NATIONAL BUREAU OF ECONOMIC RESEARCH
NATIONAL BUREAU OF ECONOMIC RESEARCH

Reforming Social Security With Progressive Personal Accounts


The Personal Annuitized Average Wage Security [would be] designed to satisfy both those who want a system that redistributes wealth and shares intergenerational risk, and those who want a self-balancing system that encourages individual ownership of retirement benefits that cannot be revoked by a future government.

In Reforming Social Security with Progressive Personal Accounts (NBER Working Paper No. 13979), John Geanakopolos and Stephen Zeldes describe a new type of financial security, the Personal Annuitized Average Wage (PAAW) security, which could play an integral role in future Social Security reforms.

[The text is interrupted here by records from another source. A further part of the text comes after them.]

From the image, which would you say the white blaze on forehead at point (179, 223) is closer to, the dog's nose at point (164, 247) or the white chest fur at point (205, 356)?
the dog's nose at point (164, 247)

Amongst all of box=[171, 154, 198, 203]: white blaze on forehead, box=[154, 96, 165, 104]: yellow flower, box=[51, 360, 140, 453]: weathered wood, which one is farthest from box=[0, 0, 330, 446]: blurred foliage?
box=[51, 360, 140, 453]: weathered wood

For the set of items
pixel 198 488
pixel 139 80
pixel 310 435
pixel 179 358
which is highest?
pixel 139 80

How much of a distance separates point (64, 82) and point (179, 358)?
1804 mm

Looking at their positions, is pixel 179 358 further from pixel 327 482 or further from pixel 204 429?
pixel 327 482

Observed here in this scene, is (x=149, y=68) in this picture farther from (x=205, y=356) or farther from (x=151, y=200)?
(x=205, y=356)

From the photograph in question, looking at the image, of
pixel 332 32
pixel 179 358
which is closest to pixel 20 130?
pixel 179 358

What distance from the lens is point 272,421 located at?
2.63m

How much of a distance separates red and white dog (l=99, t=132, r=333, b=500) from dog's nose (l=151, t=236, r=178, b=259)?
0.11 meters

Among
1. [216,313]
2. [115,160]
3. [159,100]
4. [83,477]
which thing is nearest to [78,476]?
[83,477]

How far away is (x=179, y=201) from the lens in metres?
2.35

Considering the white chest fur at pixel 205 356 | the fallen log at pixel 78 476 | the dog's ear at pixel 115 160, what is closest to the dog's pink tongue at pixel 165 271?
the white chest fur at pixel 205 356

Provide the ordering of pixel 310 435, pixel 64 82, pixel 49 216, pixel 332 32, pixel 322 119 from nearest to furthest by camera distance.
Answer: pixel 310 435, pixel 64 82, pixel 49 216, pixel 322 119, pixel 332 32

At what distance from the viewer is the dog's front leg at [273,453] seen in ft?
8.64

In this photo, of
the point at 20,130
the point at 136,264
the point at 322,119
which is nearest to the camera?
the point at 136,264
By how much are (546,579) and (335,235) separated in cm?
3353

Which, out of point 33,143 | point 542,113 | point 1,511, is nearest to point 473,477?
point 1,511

The authors observe that some participants in the Social Security policy debate want to retain a defined benefit type of Social Security program, similar to the current system, because they are attracted to its redistributive features and the possibility of intergenerational risk sharing. Other participants in this debate prefer a defined contribution system of personal accounts, with individuals holding marketed assets, because the ready valuation of these accounts facilitates rational retirement planning and because it is difficult for the Government to retract benefit commitments when individuals own the assets in their accounts. The authors suggest that PAAW securities offer a means to secure the objectives of both of these groups. "PAAWs define benefits and achieve risk sharing across generations, … yet [they] can be held in personal accounts with market valuations." These securities are thus designed to satisfy both those who want a system that redistributes wealth and shares intergenerational risk, and those who want a self-balancing system that encourages individual ownership of retirement benefits that cannot be revoked by a future government.

A PAAW security would pay its holder one inflation-corrected dollar for every year of life after retirement age, multiplied by the economy-wide average wage at the time he or she retires. The authors suggest that PAAW securities could be issued in exchange for making Social Security tax payments. Individuals with low lifetime income to date could have their tax payments augmented by a government match, while individuals with high lifetime incomes would receive smaller or negative matches. An increase in a worker's relative earnings, and the higher tax payments that go with it, would generate more PAAW securities for this worker's account.

PAAW securities could, in principle, be pooled and then pool shares could be traded in financial markets. For example, every individual could be required to sell a fixed percentage (say 10 percent) of his newly accrued PAAWS into a pool. Limiting individuals to trading a small fraction of their PAAWs would prevent them from putting retirement savings at too great a risk.

Creating a market for PAAWs would deliver a number of benefits that "notional account" Social Security systems do not offer. The market prices for PAAWs would help households to assess the value of retirement benefits earned under social security. Well-defined property rights, combined with a liquid market for PAAWs, would clarify the financial status of the system, making it more difficult for the government to make stealth adjustments in promised payouts and enabling the government to more easily create a self-balancing system. Finally, tradable PAAW securities also might encourage the further development of annuity and reverse mortgage markets.